Ya it looks nice but I think it can have improvement. All that empty space.. Simplicity is valued but I think it's a bit too simple
I'm more inclined to want to say "surhavas" since, by all the heraldry & similar stuff I've ever studied, figures go "on" fields not in them. I've never been clear if Esperanto follows the same rules of placement, or not.
Well, I'm not sure about English, but in Spanish you'd say in the flag "en la bandera" not on the flag " sobre la bandera"
Excellent point. In Spanish, there could be dust "sobre la bandera" but the motives depicted are "en la bandera".
Well in the Tips and Notes of this skill, it says "The most literal sense of a preposition is generally the correct word to use in Esperanto." So, technically, the star is literally sewn or drawn into the flag, so this is maybe why it is enhavas and not surhavas.

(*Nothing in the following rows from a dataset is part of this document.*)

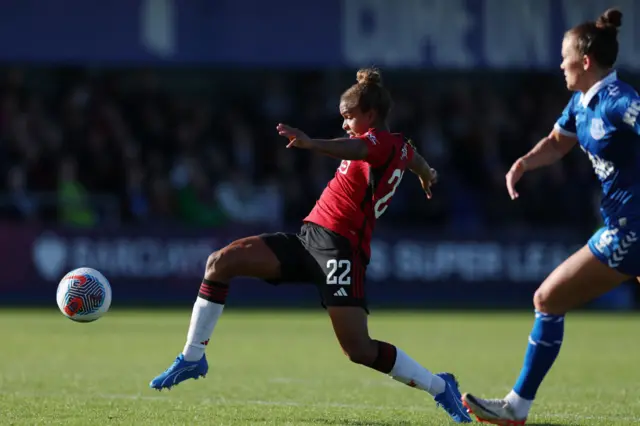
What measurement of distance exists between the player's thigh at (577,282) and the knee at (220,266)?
1.94 m

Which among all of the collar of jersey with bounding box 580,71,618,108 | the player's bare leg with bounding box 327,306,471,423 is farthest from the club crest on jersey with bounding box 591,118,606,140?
the player's bare leg with bounding box 327,306,471,423

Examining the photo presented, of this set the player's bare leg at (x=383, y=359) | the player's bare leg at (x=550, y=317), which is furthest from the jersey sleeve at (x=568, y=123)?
the player's bare leg at (x=383, y=359)

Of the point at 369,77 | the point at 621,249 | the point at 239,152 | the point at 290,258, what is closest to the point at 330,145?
the point at 369,77

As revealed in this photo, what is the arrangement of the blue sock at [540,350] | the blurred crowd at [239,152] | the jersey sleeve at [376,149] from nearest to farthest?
the blue sock at [540,350] → the jersey sleeve at [376,149] → the blurred crowd at [239,152]

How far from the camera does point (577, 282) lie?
22.0 ft

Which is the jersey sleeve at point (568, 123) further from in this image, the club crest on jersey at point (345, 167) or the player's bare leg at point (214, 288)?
the player's bare leg at point (214, 288)

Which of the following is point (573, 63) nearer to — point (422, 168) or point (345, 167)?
point (422, 168)

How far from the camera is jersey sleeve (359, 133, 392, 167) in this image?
6.97m

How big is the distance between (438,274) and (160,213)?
491 centimetres

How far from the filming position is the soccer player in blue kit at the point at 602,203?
657cm

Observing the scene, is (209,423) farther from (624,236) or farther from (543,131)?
(543,131)

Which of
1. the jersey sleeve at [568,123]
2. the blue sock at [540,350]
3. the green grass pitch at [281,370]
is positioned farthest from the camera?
the green grass pitch at [281,370]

I don't know anything about heraldry, but I would never say 'in' a flag either, it's always 'on' a flag. Maybe this is a quirk of Esperanto?
In heraldry aren't they looking at the flag as a design, rather than the actual object on a flagpole? By that I mean during the designing of the flag one starts with a field of colour and then adds details onto that field, like the layers of a painting, one on top of the other. But when one puts the flag up a pole, the flag is everything, the material, the field and the specific design, it's all one package. A fly lands on this complete package call the flag, or a bird puts it's mark on the flag, but the flag itself only contains the original design, not the fly or bird droppings.

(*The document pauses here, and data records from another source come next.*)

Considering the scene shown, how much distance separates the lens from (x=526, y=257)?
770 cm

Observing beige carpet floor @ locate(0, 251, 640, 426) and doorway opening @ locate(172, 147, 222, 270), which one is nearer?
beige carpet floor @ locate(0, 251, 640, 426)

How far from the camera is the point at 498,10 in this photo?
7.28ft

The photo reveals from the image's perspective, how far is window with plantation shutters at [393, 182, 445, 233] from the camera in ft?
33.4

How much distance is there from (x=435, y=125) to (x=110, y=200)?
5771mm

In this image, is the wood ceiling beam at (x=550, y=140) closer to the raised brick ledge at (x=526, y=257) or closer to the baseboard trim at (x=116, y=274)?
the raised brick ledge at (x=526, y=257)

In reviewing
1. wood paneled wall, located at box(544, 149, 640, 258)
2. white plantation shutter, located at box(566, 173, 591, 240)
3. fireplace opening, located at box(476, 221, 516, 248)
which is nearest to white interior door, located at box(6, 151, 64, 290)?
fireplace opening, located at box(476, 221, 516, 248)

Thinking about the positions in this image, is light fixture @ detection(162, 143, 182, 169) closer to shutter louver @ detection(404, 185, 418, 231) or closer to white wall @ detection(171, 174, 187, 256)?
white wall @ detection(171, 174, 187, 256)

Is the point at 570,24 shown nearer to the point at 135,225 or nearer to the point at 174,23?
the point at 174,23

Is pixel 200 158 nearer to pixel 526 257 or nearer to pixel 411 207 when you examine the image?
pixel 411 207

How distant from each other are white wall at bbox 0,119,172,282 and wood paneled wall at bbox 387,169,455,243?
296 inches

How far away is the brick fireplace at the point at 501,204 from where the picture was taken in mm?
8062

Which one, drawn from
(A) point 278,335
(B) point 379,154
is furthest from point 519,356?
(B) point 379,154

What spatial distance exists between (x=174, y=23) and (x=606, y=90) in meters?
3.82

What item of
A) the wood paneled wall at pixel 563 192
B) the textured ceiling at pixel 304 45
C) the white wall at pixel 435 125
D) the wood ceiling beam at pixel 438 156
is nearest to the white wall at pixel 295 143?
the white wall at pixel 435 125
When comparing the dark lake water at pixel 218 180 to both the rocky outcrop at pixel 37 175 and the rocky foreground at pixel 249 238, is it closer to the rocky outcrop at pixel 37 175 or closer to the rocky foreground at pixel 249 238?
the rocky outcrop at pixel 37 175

In English heraldry one typically starts describing a blazon with "on a field…" yes. National flags, at least in the European nations, started out as blazons.
But, as was said, this could be a quirk of English. The few book(s) I've been able to find on Heraldry in Esperanto (including this web page: http://www.bertin.biz/index.php?titre=priskriboDeBlazonoj.htm) suggest that the "On a field…" bit is superfluous and just start with the base color(s) and then "with" other objects, shapes, etc.
I've got an SCA† story about a new fighter with a blank shield that got a bird dropping on it. SCA Heralds are pretty much all noted for their attempts at humor. ("We don't pun, we Cant¶" being one example.) So his shield became On a field argent (white) a gules (circular shape), melting, purpure* (purple)
† Society for Creative Anachronism.
¶ Cant being an olde word meaning "word play"
Is it only me that screws up the pronouns all the time because of very ambiguous pronunciation? "Ni" and "mi" sound almost exactly alike unless I 100% put my ear to my speakers.